Stated goal 1 → From the program book, quote the passage between "She has choreographed" and "Masterpiece in 2011.", inclusive.
Stated goal 2 →
Using the program book, answer these:
(a) Who choreographed Theories of Time?
(b) What anniversary prompted After the Deluge?
(c) In what year was Brenda Way inducted into the California Hall of Fame?

Get the Dance Downtown 2026 Digital Encore Pre-sale now on ODC Connect.

 

Dance Downtown 2026 Program Book

Dance Downtown Program

After the Deluge (world premiere) choreographed by Brenda Way

Theories of Time choreographed by Mia J. Chong

Caught in the Act (world premiere) by guest choreographer Gypsy Snider

About the Work

  • After the Deluge (world premiere) Choreographed by Brenda Way

    Natural disasters call out the extremes of human behavior – heroic or ferocious. Prompted by the 20th anniversary of Hurricane Katrina, the dance evokes a landscape of memory, care and loss, of fragile eco-systems and human nature.

    Headshot of Benda Way
    Founder, Artistic Director

    Brenda Way received her early training at the School of American Ballet and Ballet Arts in New York City. She is the founder and artistic director of ODC/Dance and creator of the ODC Theater and ODC Dance Commons, community performance and training venues in San Francisco’s Mission District. She launched ODC and helped create an inter-arts department at Oberlin College and Conservatory of Music in the late 1960's before relocating to the Bay Area in 1976.

    She has choreographed more than 100 pieces over the last 53 years. Among her commissions are Unintended Consequences: A Meditation (2008) Equal Justice Society; Life is a House (2008) San Francisco Girls Chorus; On a Train Heading South (2005) CSU Monterey Bay; Remnants of Song (2002) Stanford Lively Arts; Scissors Paper Stone (1994) Alvin Ailey American Dance Theater; Western Women (1993) Cal Performances, Rutgers University and Jacob’s Pillow; Ghosts of an Old Ceremony (1991) Walker Art Center and The Minnesota Orchestra; Krazy Kat (1990) San Francisco Ballet; This Point in Time (1987) Oakland Ballet; Tamina (1986) San Francisco Performances; Invisible Cities (1985) Stanford Lively Arts and the Robotics Research Laboratory. Her work Investigating Grace was named an NEA American Masterpiece in 2011.

    In 2024, Way was inducted into the California Hall of Fame and is being featured in the NY Public Library’s Jerome Robbins’ Dance Division Oral History Project. Her work was selected by the Brooklyn Academy of Music in 2010 to represent the US in a tour of Southeast Asia, as part of the inaugural DanceMotion touring program sponsored by the US Department of State. She is a national spokesperson for dance, has been published widely, has received numerous awards including Isadora Duncan Dance Awards for both choreography and sustained achievement, and 40 years of support from the National Endowment for the Arts. She is a 2000 recipient of the John Simon Guggenheim Fellowship. In 2009, she was the first choreographer to be a Resident of the Arts at the American Academy in Rome, and in 2012, she received the Helen Crocker Russell Award for Community Leadership from the SF Foundation. She is currently involved in helping to reimagine the future of the San Francisco Arts Institute campus. Way holds a Ph.D. in aesthetics and is the mother of four children.

Record extracts →
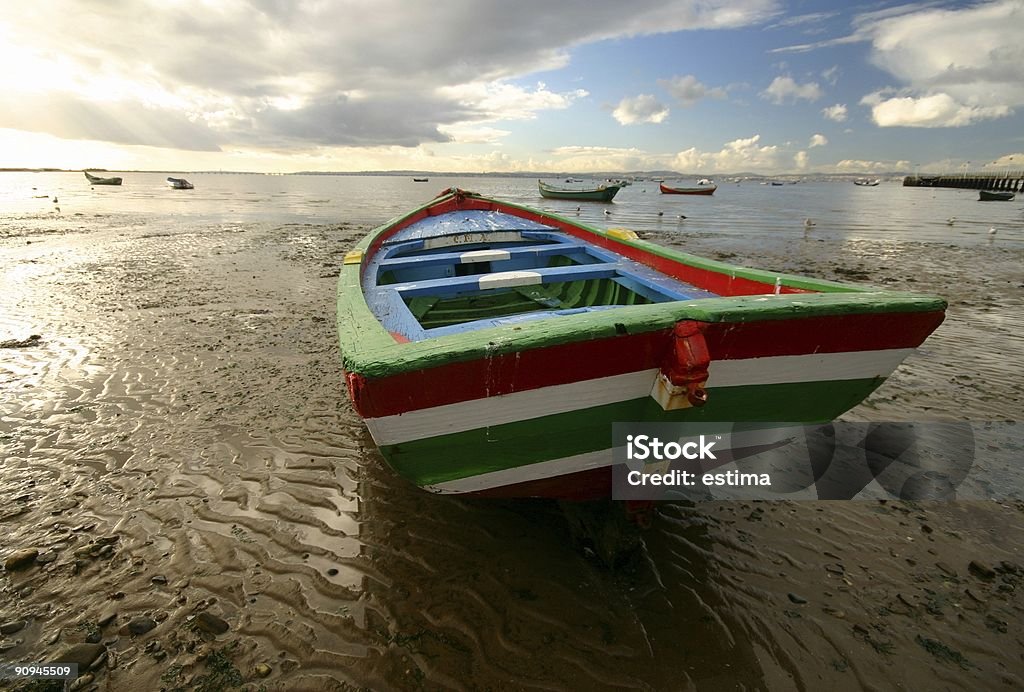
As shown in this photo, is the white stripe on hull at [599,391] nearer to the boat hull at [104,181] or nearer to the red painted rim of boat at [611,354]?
the red painted rim of boat at [611,354]

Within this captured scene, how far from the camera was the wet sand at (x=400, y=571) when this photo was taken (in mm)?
2518

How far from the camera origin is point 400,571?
3.13 metres

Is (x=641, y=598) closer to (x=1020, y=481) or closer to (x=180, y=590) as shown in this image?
(x=180, y=590)

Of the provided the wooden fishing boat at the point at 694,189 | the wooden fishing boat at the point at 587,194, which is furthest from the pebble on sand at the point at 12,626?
the wooden fishing boat at the point at 694,189

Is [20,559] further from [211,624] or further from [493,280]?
[493,280]

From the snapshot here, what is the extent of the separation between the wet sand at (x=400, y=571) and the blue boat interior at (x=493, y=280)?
1.65 metres

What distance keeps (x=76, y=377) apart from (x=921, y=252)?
2482cm

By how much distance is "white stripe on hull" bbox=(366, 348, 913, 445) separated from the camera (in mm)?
2205

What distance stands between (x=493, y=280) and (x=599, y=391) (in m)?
2.22

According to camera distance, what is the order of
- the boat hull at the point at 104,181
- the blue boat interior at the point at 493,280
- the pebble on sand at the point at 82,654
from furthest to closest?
1. the boat hull at the point at 104,181
2. the blue boat interior at the point at 493,280
3. the pebble on sand at the point at 82,654

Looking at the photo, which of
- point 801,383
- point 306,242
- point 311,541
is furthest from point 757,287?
point 306,242

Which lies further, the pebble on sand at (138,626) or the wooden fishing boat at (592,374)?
the pebble on sand at (138,626)

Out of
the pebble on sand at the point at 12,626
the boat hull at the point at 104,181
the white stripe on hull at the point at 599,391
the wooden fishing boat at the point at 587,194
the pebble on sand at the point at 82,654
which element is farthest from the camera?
the boat hull at the point at 104,181

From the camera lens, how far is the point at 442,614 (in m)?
2.81
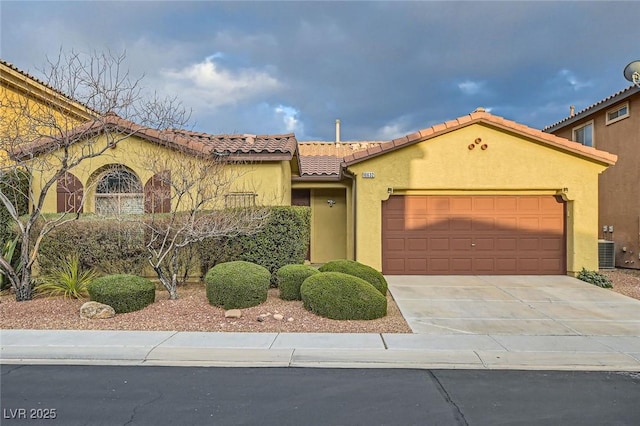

Result 1 →
She has choreographed more than 100 pieces over the last 53 years. Among her commissions are Unintended Consequences: A Meditation (2008) Equal Justice Society; Life is a House (2008) San Francisco Girls Chorus; On a Train Heading South (2005) CSU Monterey Bay; Remnants of Song (2002) Stanford Lively Arts; Scissors Paper Stone (1994) Alvin Ailey American Dance Theater; Western Women (1993) Cal Performances, Rutgers University and Jacob’s Pillow; Ghosts of an Old Ceremony (1991) Walker Art Center and The Minnesota Orchestra; Krazy Kat (1990) San Francisco Ballet; This Point in Time (1987) Oakland Ballet; Tamina (1986) San Francisco Performances; Invisible Cities (1985) Stanford Lively Arts and the Robotics Research Laboratory. Her work Investigating Grace was named an NEA American Masterpiece in 2011.

Result 2 →
(a) Mia J. Chong
(b) The 20th anniversary of Hurricane Katrina
(c) 2024